Vers une loi-cadre pour sortir de la crise climatique? Thierry Largey, professeur associé en droit administratif et en droit de l’énergie à l'Université de Lausanne, partage son regard sur la loi climat sur laquelle la population votera le 18 juin prochain. Pour lui, elle pourrait offrir le socle légal nécessaire pour répondre à l'urgence de manière «cohérente et transversale».
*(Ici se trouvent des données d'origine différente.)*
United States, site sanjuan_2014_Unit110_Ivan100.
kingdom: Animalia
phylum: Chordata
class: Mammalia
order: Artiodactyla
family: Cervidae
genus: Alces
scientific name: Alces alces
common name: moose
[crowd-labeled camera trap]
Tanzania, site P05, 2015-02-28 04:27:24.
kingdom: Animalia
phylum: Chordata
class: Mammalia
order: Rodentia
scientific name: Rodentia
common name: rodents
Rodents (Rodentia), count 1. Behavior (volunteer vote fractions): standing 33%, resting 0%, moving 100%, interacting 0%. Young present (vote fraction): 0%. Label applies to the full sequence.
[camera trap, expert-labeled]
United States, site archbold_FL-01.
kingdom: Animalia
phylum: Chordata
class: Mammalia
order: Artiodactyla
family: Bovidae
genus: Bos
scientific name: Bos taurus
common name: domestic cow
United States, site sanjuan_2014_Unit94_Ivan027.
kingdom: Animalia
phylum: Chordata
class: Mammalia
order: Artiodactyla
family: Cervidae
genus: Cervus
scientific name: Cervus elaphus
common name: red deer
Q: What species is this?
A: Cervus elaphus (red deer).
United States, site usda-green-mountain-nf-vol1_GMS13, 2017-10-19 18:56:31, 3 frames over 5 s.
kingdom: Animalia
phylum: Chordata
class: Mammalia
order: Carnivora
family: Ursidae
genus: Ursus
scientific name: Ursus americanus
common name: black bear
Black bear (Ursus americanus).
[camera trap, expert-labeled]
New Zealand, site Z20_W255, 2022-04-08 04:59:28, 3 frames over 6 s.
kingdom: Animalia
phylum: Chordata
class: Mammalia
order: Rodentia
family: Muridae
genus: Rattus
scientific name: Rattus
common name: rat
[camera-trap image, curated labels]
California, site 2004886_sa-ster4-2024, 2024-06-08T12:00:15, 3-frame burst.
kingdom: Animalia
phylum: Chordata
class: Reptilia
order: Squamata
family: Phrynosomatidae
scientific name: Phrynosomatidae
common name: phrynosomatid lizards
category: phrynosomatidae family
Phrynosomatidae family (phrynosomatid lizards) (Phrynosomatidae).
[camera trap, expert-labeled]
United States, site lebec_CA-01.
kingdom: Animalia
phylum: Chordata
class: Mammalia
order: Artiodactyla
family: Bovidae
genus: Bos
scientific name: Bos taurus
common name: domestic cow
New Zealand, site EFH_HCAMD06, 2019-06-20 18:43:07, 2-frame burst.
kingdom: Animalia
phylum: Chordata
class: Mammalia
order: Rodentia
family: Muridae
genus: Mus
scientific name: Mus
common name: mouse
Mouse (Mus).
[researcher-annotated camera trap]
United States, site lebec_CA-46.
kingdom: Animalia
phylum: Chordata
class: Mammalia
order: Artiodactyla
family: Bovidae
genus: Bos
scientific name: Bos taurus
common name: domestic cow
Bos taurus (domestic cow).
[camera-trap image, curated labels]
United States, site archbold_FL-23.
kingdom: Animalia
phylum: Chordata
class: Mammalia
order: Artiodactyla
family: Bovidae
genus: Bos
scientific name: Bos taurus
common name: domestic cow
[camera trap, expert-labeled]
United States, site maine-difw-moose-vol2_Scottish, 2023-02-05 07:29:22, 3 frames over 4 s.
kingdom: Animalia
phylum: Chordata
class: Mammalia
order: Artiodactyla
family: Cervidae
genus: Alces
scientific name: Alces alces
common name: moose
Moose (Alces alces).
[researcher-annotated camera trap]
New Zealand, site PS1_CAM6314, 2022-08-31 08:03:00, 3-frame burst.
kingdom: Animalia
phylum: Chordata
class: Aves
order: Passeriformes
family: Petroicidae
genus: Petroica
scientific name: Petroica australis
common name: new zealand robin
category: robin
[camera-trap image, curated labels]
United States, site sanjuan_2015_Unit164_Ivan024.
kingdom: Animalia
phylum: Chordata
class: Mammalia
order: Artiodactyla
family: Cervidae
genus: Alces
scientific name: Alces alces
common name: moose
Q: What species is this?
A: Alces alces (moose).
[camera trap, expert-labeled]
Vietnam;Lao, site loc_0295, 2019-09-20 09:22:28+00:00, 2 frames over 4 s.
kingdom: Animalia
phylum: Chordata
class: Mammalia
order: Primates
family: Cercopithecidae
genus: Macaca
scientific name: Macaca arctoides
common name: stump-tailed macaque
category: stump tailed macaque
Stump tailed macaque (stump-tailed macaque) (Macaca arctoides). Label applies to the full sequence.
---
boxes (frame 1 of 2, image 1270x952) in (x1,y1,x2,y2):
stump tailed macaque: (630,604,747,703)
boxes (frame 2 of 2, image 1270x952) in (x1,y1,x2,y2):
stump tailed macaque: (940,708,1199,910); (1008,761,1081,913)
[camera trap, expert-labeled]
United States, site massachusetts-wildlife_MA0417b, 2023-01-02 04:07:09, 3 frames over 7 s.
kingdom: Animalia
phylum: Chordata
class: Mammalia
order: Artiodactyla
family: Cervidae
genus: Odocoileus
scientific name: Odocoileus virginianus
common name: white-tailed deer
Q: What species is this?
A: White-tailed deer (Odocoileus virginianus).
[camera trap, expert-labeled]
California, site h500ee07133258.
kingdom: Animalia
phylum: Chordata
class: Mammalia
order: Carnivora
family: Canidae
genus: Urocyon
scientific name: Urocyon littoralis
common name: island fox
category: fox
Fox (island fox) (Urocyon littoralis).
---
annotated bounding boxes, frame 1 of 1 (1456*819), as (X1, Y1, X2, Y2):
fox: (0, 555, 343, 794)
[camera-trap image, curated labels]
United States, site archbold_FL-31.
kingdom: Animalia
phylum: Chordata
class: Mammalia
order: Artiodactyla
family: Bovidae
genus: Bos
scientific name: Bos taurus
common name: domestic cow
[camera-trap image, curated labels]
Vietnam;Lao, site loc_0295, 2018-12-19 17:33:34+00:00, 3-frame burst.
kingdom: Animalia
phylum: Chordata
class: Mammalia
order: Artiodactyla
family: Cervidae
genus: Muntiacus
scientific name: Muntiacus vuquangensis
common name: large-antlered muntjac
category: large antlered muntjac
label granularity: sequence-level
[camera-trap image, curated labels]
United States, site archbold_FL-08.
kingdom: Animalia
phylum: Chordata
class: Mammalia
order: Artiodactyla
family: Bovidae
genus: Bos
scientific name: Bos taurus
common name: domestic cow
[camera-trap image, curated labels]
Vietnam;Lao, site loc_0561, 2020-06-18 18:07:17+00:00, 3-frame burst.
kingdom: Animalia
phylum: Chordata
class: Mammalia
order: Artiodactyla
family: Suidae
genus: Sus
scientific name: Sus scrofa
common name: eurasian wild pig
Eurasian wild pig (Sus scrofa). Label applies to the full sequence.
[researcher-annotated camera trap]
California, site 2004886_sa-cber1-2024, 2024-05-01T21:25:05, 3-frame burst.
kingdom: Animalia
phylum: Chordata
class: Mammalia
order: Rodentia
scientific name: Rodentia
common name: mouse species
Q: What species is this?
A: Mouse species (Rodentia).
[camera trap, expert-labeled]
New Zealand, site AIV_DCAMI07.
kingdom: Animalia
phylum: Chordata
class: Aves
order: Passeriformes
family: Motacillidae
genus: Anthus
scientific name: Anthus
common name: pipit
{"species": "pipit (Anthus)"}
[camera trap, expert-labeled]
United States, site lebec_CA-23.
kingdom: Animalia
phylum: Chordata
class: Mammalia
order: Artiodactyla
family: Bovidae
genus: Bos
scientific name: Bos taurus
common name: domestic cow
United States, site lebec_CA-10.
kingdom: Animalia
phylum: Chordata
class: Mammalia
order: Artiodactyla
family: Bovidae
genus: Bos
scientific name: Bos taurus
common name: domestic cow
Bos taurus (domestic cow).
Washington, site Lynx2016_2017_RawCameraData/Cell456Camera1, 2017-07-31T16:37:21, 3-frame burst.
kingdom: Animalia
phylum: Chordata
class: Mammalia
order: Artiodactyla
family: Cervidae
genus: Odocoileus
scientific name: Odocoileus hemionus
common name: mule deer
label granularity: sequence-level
Cérémonie et action en faveur de la loi climat au glacier de Morteratsch le 18  juin 2023. | Keystone / Gian Ehrenzeller
Cérémonie et action en faveur de la loi climat au glacier de Morteratsch le 18 juin 2023. | Keystone / Gian Ehrenzeller

Les changements climatiques sont déjà perceptibles, en Suisse comme ailleurs. Avec des étés caniculaires, des inondations ou encore des sécheresses hivernales, ils nous laissent face à un double constat. Non seulement est-il urgent d’agir, mais encore faut-il le faire de manière globale, cohérente et concertée.

Les petits pas et le chacun pour soi ne suffisent pas, même s’ils en donnent l’illusion. Ainsi, un cadre législatif performant, qui fixe les objectifs à atteindre et la manière de les atteindre, est nécessaire.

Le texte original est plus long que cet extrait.